Recent Faculty Publications
Professor Mary Helen Dupree’s article “Théorie et pratique de la déclamation littéraire en Allemagne à la fin du XIIIe siècle” appeared in the volume Paroles Ailées. Lectures en public d’œuvres littéraires (XVIe-XXIe siècle), edited by Françoise Waquet and published by Sorbonne Université Presses (2023). The essay was translated into French by Georgetown German alumnus Jared Boddum (CAS‘09) with assistance from Françoise Waquet. A second essay by Professor Dupree, “Plappermann’s Wanderjahre: Traveling Declamators and Knowledge Circulation Around 1800,” was published in German and European Cultural Histories, 1760-1830: Between Network and Narrative, edited by Birgit Tautz and Crystal Hall, as part of the Oxford University Studies in the Enlightenment series published by Liverpool University Press (2024). Jared Boddum also provided Dutch translation assistance for the chapter.
Professor Friederike Eigler published a chapter, “Specters of German-Ukrainian History in Natascha Wodin’s Autofictional Novel Nastjas Tränen,” in the volume Interkulturelle Dialoge. Exil- und Gegenwartsliteratur, Europa- und Kunstdiskurse, edited by Michael Kessler (Stauffenburg Verlag 2023). A second article by Eigler appeared in the German Studies journal Seminar and was entitled “Unsettling German Memory Culture: The Role of Archives in Natascha Wodin’s Sie kam aus Mariupol” (Seminar 59.3 (2023): 221-240). Professor Eigler continues to serve as Editor-in-Chief of Gegenwartsliteratur: Ein germanistisches Jahrbuch. A German Studies Yearbook (Stauffenburg 2023), which produced a special issue on “Erinnerung-Autofiktion-Archiv” in 2023. Professor Astrid Weigert worked on the volume as Assistant Editor, and Georgetown PhD candidate Lorna McCarron provided support as editorial assistant.
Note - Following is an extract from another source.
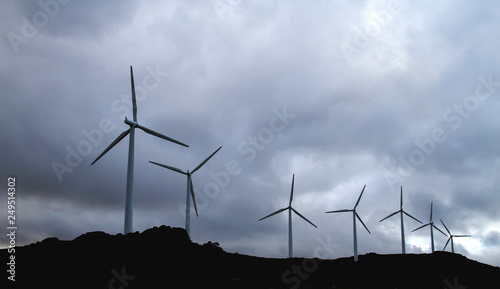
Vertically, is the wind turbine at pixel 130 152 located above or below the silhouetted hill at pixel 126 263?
above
Professor Verena Kick’s online article “Photography Illiterates of the Digital Present? On Digital Visual Literacy and Photobook Research” was published by the blog of the Kulturwissenschaftliches Institut, Essen, Germany (The Institute for Advanced Study in the Humanities), in their series Visual Literacy. Kick was an International Fellow at the KWI between October 2022 and March 2023. Her article is available online on the Kulturwissenschaftliches Institut’s blog.
Professor Marianna Ryshina-Pankova co-authored an essay for German Quarterly with Dr. Hiram Maxim (Emory University), entitled “Do language classrooms socialize linguistic indifference?” (German Quarterly, Volume 96, 2023).